The crucial message of the open project is this: the research was accelerated by being open. Experts identified themselves, and spontaneously contributed based on what was being posted online. The research therefore inevitably proceeded faster than if we had attempted to contact people in our limited professional circle individually, in series. Perhaps this is not surprising, but if it is the case that 'none of us is as smart as all of us' and if we wish to reach scientific goals quickly, why is so much science not practised this way?

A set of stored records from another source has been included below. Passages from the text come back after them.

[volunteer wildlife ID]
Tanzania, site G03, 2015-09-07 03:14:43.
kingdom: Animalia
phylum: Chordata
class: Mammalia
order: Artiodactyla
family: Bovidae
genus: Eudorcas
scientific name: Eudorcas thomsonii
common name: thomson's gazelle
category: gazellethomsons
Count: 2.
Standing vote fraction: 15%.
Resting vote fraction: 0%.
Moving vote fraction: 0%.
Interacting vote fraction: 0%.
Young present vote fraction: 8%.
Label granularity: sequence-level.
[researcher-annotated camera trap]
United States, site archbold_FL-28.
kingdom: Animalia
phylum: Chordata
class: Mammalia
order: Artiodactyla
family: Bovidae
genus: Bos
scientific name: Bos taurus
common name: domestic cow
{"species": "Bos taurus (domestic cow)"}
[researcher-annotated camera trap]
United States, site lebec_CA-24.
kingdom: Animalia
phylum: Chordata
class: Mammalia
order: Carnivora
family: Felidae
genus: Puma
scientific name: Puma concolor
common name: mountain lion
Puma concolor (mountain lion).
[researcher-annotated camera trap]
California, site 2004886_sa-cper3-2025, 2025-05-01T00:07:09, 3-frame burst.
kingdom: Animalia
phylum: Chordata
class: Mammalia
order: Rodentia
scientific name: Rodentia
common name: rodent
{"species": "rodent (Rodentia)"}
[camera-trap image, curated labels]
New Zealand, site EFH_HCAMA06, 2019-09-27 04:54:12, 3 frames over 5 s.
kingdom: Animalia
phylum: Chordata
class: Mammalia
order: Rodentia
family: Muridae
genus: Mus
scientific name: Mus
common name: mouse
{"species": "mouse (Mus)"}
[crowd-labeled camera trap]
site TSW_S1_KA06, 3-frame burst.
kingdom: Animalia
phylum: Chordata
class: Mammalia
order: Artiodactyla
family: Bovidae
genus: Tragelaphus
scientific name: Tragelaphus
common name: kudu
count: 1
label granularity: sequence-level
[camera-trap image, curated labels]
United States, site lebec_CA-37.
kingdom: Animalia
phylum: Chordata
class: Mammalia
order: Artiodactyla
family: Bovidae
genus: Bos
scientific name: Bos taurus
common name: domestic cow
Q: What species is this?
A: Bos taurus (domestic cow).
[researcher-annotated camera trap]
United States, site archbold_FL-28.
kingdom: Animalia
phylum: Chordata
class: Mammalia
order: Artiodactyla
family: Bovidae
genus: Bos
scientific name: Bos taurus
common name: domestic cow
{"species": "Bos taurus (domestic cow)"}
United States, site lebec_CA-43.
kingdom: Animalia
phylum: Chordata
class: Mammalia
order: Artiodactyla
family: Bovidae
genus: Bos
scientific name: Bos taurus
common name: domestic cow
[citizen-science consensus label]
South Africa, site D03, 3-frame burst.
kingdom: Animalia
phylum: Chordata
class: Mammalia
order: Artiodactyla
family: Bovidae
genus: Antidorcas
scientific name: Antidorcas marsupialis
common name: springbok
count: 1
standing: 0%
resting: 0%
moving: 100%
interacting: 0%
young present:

Besides speed, there are several other advantages of conducting science in the open. The process is transparent, meaning the public can be assured that funding for science, arising from their taxes, is being used responsibly and there is no suggestion of political interference in the scientific process44. Secondly, in open projects everything is available on the web; the project need not cease with the graduation of students, the termination of a grant or the demise of a principle investigator. Funding for the kernel effort of such a project, crucial in generating activity to which others may respond, can leverage extra input that is unfunded, and this should be attractive for funding agencies keen to maximize the impact of the relevant science. Open science is subject to the most rigorous peer review because the review process never ends, essentially because there will always be a commenting function on results, and a mechanism for the community to police those comments. The results of open science, freely available on the web, can still be published in pre-publication peer-reviewed journals that accept work that has previously been made public, because this serves as an important mechanism to summarize the research for future participants, and to reward those who have contributed with authorship along a traditional model.

Open-source drug discovery?

Although this project essentially involved open sourcing process chemistry, one cannot help but ask the question: what about open-source drug discovery? The potential impact of an open approach on the pharmaceutical industry should not be underestimated. Although there is interest in 'open innovation' in this industry (because of its current crisis regarding weak pipelines of new drugs and falling revenues) it is not clear that the science will be conducted open to the outside world45. There has been discussion of open-source drug discovery46,47,48,49,50,51,52, but no coordinated efforts at compound discovery. Whether completely open-science efforts can provide a complementary — yet disruptive — alternative to the traditional process of drug discovery is the next interesting question. That the answer is unclear makes it worth trying.